BANGKOK (AP) – Stocks fell in Asian markets on Thursday as a long record rally lost further momentum after a third straight day of declines on Wall Street.
Oil prices rose almost $1, and U.S. futures were mixed.
Japan’s benchmark Nikkei stock average rose sharply early, ending 0.1% higher at 38,143.29, as the Purchasing Managers Index showed deteriorating conditions in both Japan’s manufacturing and services industries. The comprehensive PMI compiled by au Jibun Bank was the lowest in two years.
“Japan’s private sector entered contractionary territory early in the fourth quarter of this year,” Osama Bhatti, an economist at S&P Global Market Intelligence, said in a commentary. “Confidence in growth in business activity over the next 12 months weakened in October, the least pronounced since August 2020.”
Chinese markets fell, with Hong Kong’s Hang Seng Index down 1.1% to 20,531.19 and the Shanghai Composite Index down 0.8% to 3,277.35.
In Seoul, the Kospi fell 0.7% to 2,581.03, while Australia’s S&P/ASX 200 index fell 0.1% to 8,206.30.
Taiwan’s ThaiEx fell 0.6% and India’s Sensex fell 0.1%. Bangkok’s SET was down 0.3%.
“Concerns about China’s economic outlook combined with the contentious US presidential election weighed on market sentiment,” Stephen Innes of SPI Asset Management said in a commentary.
On Wednesday, the S&P 500 fell 0.9% to 5,797.42. The recent pullback follows a six-week winning streak, the longest of the year.
Stock prices have fallen due to upward pressure on US Treasury yields. Rising yields may make investors reluctant to pay higher prices for stocks, but critics say stocks that have risen faster than corporate profits already look expensive.
The Dow Jones Industrial Average fell 1% to $42,514.95, and the Nasdaq Composite Index fell 1.6% to $18,276.65. Nvidia and other Big Tech stocks were the most heavily weighted in the market.
The 10-year Treasury yield rose again to 4.23% from 4.21% late Tuesday and just 4.08% Friday.
U.S. Treasury yields are rising following numerous reports indicating that the U.S. economy continues to perform better than expected. That’s good news for Wall Street, as it raises hopes that the economy can emerge from the worst inflation in generations without sliding into the painful recession that many feared was inevitable.
McDonald’s fell 5.1% after federal health officials linked its Quarter Pounder burger to an E. coli outbreak that has affected at least 49 people in 10 states.

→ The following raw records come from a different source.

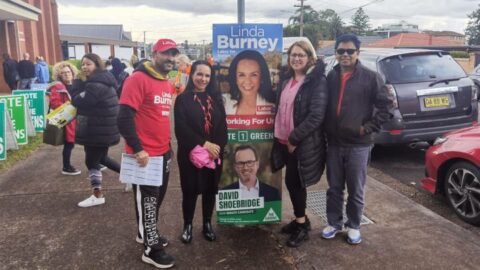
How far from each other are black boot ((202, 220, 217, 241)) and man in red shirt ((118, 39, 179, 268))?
49 centimetres

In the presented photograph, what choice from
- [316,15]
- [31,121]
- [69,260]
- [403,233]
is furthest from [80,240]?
[316,15]

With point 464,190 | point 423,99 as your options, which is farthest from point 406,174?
point 464,190

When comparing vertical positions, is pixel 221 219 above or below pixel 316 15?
below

Investigators are still trying to figure out exactly what ingredients were contaminated, and the Centers for Disease Control and Prevention said McDonald’s is investigating raw onion shreds and quarter pound beef patties in several states. announced that it had discontinued its use.
story continues
Coca-Cola fell 2.1% despite reporting that its latest quarter’s profit and sales beat analysts’ expectations.
Boeing fell 1.8% on what could be one of the most significant days for the beleaguered aerospace manufacturer in years.
The company reported a loss of more than $6 billion in its latest quarter. Late Wednesday, Boeing factory workers voted 64% against the company’s latest contract offer, opting to continue a six-week strike that halted production of the aerospace giant’s best-selling jetliner. Boeing stock has fallen nearly 40% this year.
Big tech stocks, whose prices soared amid Wall Street’s frenzy over artificial intelligence technology, were the most heavily weighted in the market. Nvidia fell 2.8% and Apple fell 2.2%.
However, AT&T rose 4.6% after reporting its latest quarterly profit was better than analysts expected, and Texas Instruments rose 4.6% after the semiconductor company reported stronger-than-expected profits and sales. The stock rose 4% as a result.
In other trading early Thursday, benchmark U.S. crude oil rose 79 cents to $71.56 a barrel in electronic trading on the New York Mercantile Exchange.
Brent crude, the international standard crude, rose 75 cents to $75.81 a barrel.
The dollar fell to 152.16 yen after soaring above 153 yen on Wednesday. The euro fell from $1.0783 to $1.0782.